Tuesday, November 16, 2004

The military to support a coup?

There is a rumor going around that the military is in or near Kiev to be in a position to support the government in a bid to hold power if the vote goes against Yanukovych. The rumor has it that the parades of two weeks ago, parades that were held two weeks earlier than they were originally planned to take advantage of a Putin visit to shore up Yanukovych support, were the cover to get them here.

This might have come from the opposition and even from Yuschenko himself, though I haven't confirmed this (and don't have the time to.) But there are problems with this, it seems to me.

The main problem is that the army is a conscript army; no one is there voluntarily. At a certain age, every male in the Ukraine must serve in the military. And there is a cottage industry here in parents trying to find the right person with enough influence to get their son the kind of position where he can serve out his time the easiest and, in some cases, the closest to home. Some people find that person and others do not-- or cannot afford the price.

The military is very underpaid and their living conditions are most often miserable. The food in any military is not going to be like momma makes and is always something to complain about. But the military food here is particularly bad. We went to a party at an R&D institute here in Kiev that had the military bring in a mess trailer to give people I think a feel for what the military ate. Sort of a "this is your military" like you might get in a US celebration. The food was awful from my perspective and my wife, who is Ukrainian, didn't like it much either. It was hog slop pure and simple though I think it would have made hogs finicky.

I don't know of any cases that have been reported here but the military in Russia has a real bad reputation. There is extensive and often brutal hazing that occurs. It is a way of maintaining discipline and order with a group of guys who do not want to be there in the first place. Suicides are a big issue there and so are AWOLs. And I think some of this has to be the case here because the same circumstances hold true here too.

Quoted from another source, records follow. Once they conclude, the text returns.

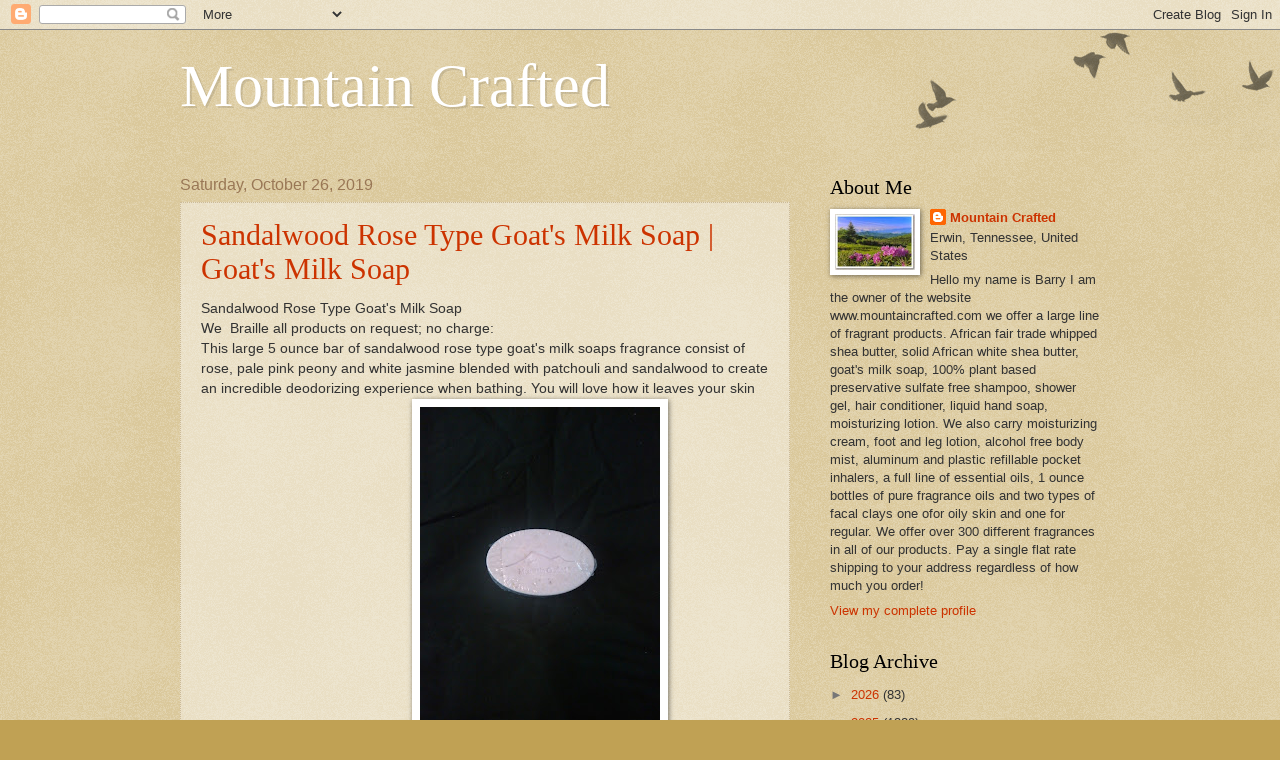

--- FILE ---
content_type: text/plain
request_url: https://www.google-analytics.com/j/collect?v=1&_v=j102&a=1734496903&t=pageview&_s=1&dl=http%3A%2F%2Fblog.mountaincrafted.com%2F2019%2F10%2Fsandalwood-rose-type-goats-milk-soap.html&ul=en-us%40posix&dt=Mountain%20Crafted%3A%20Sandalwood%20Rose%20Type%20Goat%27s%20Milk%20Soap%20%7C%20Goat%27s%20Milk%20Soap&sr=1280x720&vp=1280x720&_u=IEBAAEABAAAAACAAI~&jid=1294557237&gjid=1040588584&cid=474717908.1769042434&tid=UA-50255504-2&_gid=954649396.1769042434&_r=1&_slc=1&z=1565145445
body_size: -453
content:
2,cG-CX8KN3BKGG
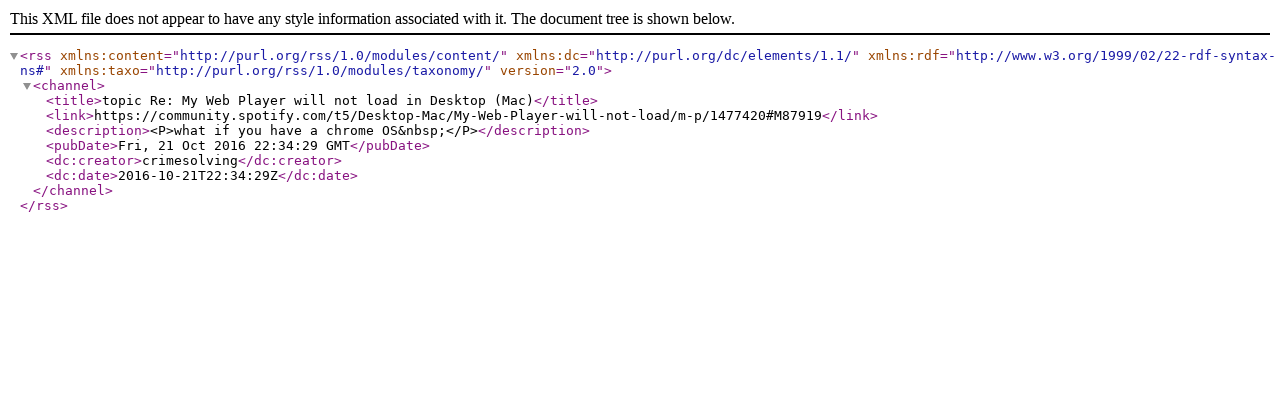

--- FILE ---
content_type: text/xml;charset=UTF-8
request_url: https://community.spotify.com/rss/message?board.id=desktop_mac&message.id=87919
body_size: 294
content:
<?xml version="1.0" encoding="UTF-8"?>
<rss xmlns:content="http://purl.org/rss/1.0/modules/content/" xmlns:dc="http://purl.org/dc/elements/1.1/" xmlns:rdf="http://www.w3.org/1999/02/22-rdf-syntax-ns#" xmlns:taxo="http://purl.org/rss/1.0/modules/taxonomy/" version="2.0">
  <channel>
    <title>topic Re: My Web Player will not load in Desktop (Mac)</title>
    <link>https://community.spotify.com/t5/Desktop-Mac/My-Web-Player-will-not-load/m-p/1477420#M87919</link>
    <description>&lt;P&gt;what if you have a chrome OS&amp;nbsp;&lt;/P&gt;</description>
    <pubDate>Fri, 21 Oct 2016 22:34:29 GMT</pubDate>
    <dc:creator>crimesolving</dc:creator>
    <dc:date>2016-10-21T22:34:29Z</dc:date>
  </channel>
</rss>


So what you have is an army of soldiers who are there because they have to be, who are underpaid and ill-treated and have to be brutalized (or the threat of it maintained) to be kept in line. This is an army that is not going to be all that loyal to their command nor to the government that has put them there. But it is this army that the government is going to order to turn their guns on their fellow citizens and have any confidence they will do it? I just don't think that is likely to happen. There might be a unit of the military, like some sort of special forces unit, that has the loyalty and discipline to do this but it would most likely not be a large enough unit to control anything more than the government buildings. Would that be enough to hold power? I just don't think so.

Of course they might be able sto suppress some small scale protests or rebellion but they would have to be small scale. Anything large would require more military and that is the problem.

This is not to say they won't try it. They just might. There is nothing like the certainty men with power have that they can order something and it will be done. But I don't think it would have the effect they think it would.

And it would also alienate them from the West, not only from the US but from Europe also. The past few days have shown they are somewhat sensitive to criticism from the West. (There are now an equal number of advertisements on TV for Yanukovych and Yuschenko. This is new and is one of the criticisms from the West.) Notwithstanding what Yanukovych has said in the past, and in the debate last night he said he would move the country more toward the West but it had to be slow--Ukraine cannot ignore the West entirely. There is too much foreign direct investment at stake and too many markets for their goods--the big one now is steel--for them to risk ticking countries off in this way. To go it alone these days even with Russia would relegate Ukraine to third world status for a long time. Calling out the military would make the administration a pariah and leave them to wallow in the backwaters of the world economy.

They will though marshal their administrative forces to secure the election instead. This sort of thing can be done more in the dark.